Instructors: Univ.-Prof. Dr. Rainer Emig
Event type:
online: Seminar
Displayed in timetable as:
05.874.410
Hours per week:
2
Language of instruction:
Englisch
Min. | Max. participants:
- | 30
Registration group: ELC 410
Priority scheme: Senatsrichtlinie
Requirements / organisational issues:
Privilege and entitlement are traditionally linked with class in British culture. After a brief look at the history and shape of the class structure, the course will deal with one of the earliest novels that made the injustices of this class structure its theme: Things as They Are; or The Adventures of Caleb Williams (1794) by William Godwin.
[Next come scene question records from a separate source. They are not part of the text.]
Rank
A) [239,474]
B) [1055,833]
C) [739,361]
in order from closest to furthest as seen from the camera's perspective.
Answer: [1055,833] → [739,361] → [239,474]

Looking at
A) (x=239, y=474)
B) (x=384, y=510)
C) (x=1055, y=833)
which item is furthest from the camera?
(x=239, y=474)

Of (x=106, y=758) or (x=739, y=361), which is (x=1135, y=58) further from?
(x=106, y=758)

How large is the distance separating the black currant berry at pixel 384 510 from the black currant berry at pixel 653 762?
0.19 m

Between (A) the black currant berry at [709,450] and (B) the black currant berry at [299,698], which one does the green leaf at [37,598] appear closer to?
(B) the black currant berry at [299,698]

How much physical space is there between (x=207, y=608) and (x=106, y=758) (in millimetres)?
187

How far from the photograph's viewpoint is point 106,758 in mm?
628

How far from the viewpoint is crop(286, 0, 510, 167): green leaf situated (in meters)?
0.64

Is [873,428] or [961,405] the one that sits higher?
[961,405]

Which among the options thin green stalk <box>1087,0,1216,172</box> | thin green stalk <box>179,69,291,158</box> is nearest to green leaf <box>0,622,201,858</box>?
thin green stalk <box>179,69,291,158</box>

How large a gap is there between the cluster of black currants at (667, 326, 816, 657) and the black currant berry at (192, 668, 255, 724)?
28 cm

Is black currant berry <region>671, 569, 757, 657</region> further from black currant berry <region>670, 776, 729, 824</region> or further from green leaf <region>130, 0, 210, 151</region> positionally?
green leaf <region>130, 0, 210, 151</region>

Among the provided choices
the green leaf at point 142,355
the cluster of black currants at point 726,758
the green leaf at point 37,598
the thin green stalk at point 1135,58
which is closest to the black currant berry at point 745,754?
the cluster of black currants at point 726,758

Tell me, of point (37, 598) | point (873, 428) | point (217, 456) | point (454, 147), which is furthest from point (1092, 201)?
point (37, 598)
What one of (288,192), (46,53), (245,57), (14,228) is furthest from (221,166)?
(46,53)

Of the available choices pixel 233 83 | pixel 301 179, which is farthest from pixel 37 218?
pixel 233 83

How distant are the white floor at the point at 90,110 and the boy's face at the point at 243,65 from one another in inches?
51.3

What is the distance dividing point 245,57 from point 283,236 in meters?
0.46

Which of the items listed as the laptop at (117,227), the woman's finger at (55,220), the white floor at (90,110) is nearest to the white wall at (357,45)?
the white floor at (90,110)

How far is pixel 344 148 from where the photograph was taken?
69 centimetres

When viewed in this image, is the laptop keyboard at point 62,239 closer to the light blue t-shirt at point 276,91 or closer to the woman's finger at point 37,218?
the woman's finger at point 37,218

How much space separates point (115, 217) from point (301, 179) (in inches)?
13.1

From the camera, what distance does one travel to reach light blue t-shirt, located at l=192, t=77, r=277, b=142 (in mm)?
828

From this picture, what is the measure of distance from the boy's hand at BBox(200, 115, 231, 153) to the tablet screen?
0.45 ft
Evelyn Waugh's novel Brideshead Revisited (1945) is often regarded as the swansong of this class structure, but might equally well be its nostalgic celebration. It will be the second text to be analysed in detail.
In recent years it has become increasingly evident, though, that privilege and entitlement are also connected to other facets of identity, such as gender, sexuality, race and ethnicity, education etc. Bernadine Evaristo's Booker Prize-winning Novel Girl, Woman, Other (2019) tackles this from a radical and experimental perspective. The course will also use it for debates about how much privilege and entitlement also apply to its participants, as "rich" Westerners and educated academics.
Please buy a copy of Evaristo's novel. The two other texts are out of copyright and will be provided electronically.
The course will be taught online, using Teams as its platforms.
Recommended introductory reading:
Michael Kimmel, ed. (2003): Privilege: A Reader. Boulder, CO: Westview Press. Print.